'''

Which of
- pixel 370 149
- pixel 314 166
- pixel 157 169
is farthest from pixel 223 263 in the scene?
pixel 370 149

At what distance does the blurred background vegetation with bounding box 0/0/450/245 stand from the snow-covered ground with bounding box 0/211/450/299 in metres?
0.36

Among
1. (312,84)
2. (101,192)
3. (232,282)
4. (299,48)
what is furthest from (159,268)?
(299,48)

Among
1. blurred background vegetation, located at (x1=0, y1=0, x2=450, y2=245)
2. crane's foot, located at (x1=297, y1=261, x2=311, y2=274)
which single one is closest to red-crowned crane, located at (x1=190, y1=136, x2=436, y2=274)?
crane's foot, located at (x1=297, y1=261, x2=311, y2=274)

'''
'''

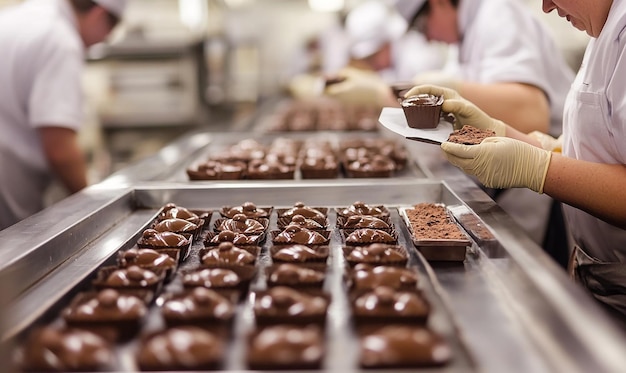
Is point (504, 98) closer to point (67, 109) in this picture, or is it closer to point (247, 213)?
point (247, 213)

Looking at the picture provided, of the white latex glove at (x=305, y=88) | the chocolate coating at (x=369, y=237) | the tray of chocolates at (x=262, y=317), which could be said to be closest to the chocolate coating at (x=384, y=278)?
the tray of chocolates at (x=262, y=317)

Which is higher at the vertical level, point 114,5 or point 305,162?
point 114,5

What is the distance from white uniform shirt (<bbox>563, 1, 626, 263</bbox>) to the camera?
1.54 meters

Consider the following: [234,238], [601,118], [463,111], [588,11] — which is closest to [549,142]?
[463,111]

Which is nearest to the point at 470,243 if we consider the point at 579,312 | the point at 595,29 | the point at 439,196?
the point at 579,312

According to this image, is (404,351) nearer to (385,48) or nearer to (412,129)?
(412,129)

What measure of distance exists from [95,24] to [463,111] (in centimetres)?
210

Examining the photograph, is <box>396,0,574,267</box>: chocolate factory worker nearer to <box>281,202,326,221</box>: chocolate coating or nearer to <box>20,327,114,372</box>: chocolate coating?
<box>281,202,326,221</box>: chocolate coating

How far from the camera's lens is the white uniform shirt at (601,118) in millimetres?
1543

'''
'''

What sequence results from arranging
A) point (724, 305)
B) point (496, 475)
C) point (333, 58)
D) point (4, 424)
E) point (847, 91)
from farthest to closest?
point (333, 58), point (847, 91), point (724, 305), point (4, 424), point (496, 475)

'''

- **WORK TO DO**: Pick out each line in the rows above that contains the word "from", and copy those lines.

- **FINAL ANSWER**:
is farthest from pixel 223 263 in the scene?
At what distance does the blurred background vegetation with bounding box 0/0/450/245 stand from the snow-covered ground with bounding box 0/211/450/299 in metres?
what is furthest from (159,268)?
What is the distance from white uniform shirt (<bbox>563, 1, 626, 263</bbox>) to the camera?
What measure of distance exists from [95,24] to [463,111] (in centimetres)?
How far from the camera's lens is the white uniform shirt at (601,118) in millimetres?
What sequence results from arranging
from farthest to closest?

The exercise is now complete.